## [Tugas 1]
Menurut teks tentang pertempuran di Palembang, berapa lama tembak-menembak itu akhirnya meluas menjadi pertempuran?
## [Tugas 2]
Salin kata demi kata bagian teks tentang pertempuran di Palembang, mulai dari "Setiap insiden selalu" dan terus sampai "Ma’moen Abdullah, 1986:288).".
## [Tugas 3]
Teruskan teks tentang pertempuran di Palembang dari kalimat terakhir yang tertera.

### Teks untuk Dianalisis

Setiap insiden selalu dimulai oleh tindakan tentara Sekutu-NICA, yang memancing kemarahan rakyat dan BPRI. Demikian pula insiden pada tanggal 29 maret 1946, yang berkembang menjadi pertempuran antar pejuang dikota Palembang melawan tentara Sekutu-NICA. Saat itu segerombolan tentara inggris keluar dari corridor menuju 9 Ilir, bagian Timur dari kota Palembang, mendobrak penjagaan Polisi Tentara (PT), disertai dengan melepaskan tembakan-tembakan, sehingga terjadilah tembak menembak antara TRI dengan pasukan Inggris (Sekutu) maupun Belanda. Tembak menembak ini akhirnya meluas menjadi pertempuran selama Lima Hari Lima Malam (Kempen RI Sumsel 1946:29-31, dalam Ma’moen Abdullah, 1986:288).

######
### Data

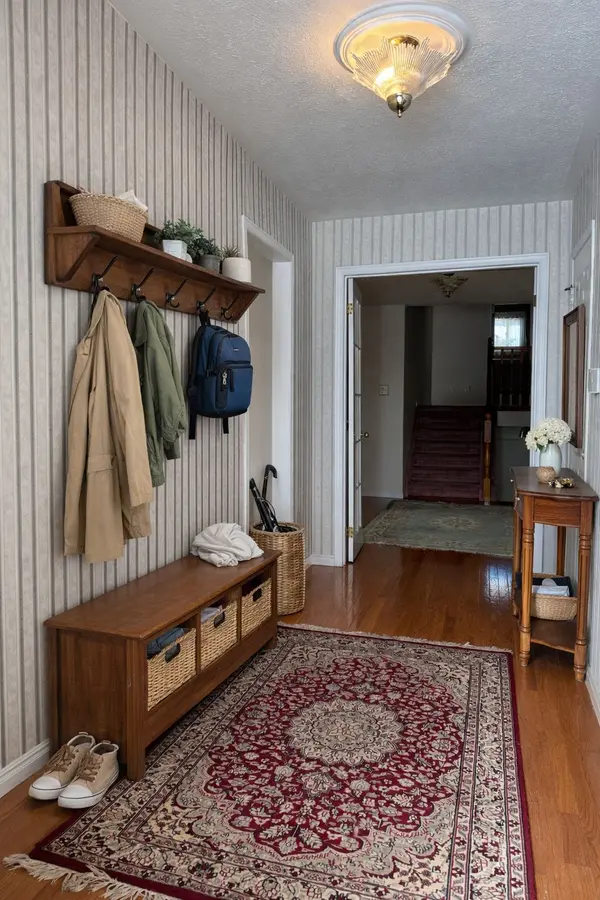 218 4th Street CRES, Hanover, ON N4N 3S2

######

## [Hasil Latihan 1]
Selama lima hari lima malam.

## [Hasil Latihan 2]
Setiap insiden selalu dimulai oleh tindakan tentara Sekutu-NICA, yang memancing kemarahan rakyat dan BPRI. Demikian pula insiden pada tanggal 29 maret 1946, yang berkembang menjadi pertempuran antar pejuang dikota Palembang melawan tentara Sekutu-NICA. Saat itu segerombolan tentara inggris keluar dari corridor menuju 9 Ilir, bagian Timur dari kota Palembang, mendobrak penjagaan Polisi Tentara (PT), disertai dengan melepaskan tembakan-tembakan, sehingga terjadilah tembak menembak antara TRI dengan pasukan Inggris (Sekutu) maupun Belanda. Tembak menembak ini akhirnya meluas menjadi pertempuran selama Lima Hari Lima Malam (Kempen RI Sumsel 1946:29-31, dalam Ma’moen Abdullah, 1986:288).

## [Hasil Latihan 3]
Dalam pertempuran itu, pihak sekutu juga melakukan penembakan terhadap masjid Agung Palembang, bahkan Masjid Agung kemudian dijadikan tempat bertahannya pasukan Sekutu. Tindakan ini menimbulkan kemarahan seluruh umat Islam khususnya di kota Palembang, bahkan masyarakat Sumatera Bagian Selatan pada umumnya, rakyat di Palembang mengajuka protes keras kepada sekutu. pertempuran baru dapat dihentikan setelah diadakan perundingan antara Brigadir Jenderal Hutcinson dengan para pemimpin kota Palembang yang diketuai oleh Residen Palembang dr. AK. Gani dan komandan TRI Kolonel Hasan Kasim.
Selanjutnya insiden-insiden kecil terus terjadi susul menyusul, sehingga situasi di kota Palembang sangat tegang dan menggelisahkan, laksana api dalam sekam. Tentara dan lasykar-lasykar rakyat selalu dalam keadaan siaga dalam menghadapi segala kemungkinan yang akan terjadi. Sementara tentara Inggris terus memberi peluang yang semakin banyak kepada Belanda untuk memperkuat kedudukannya.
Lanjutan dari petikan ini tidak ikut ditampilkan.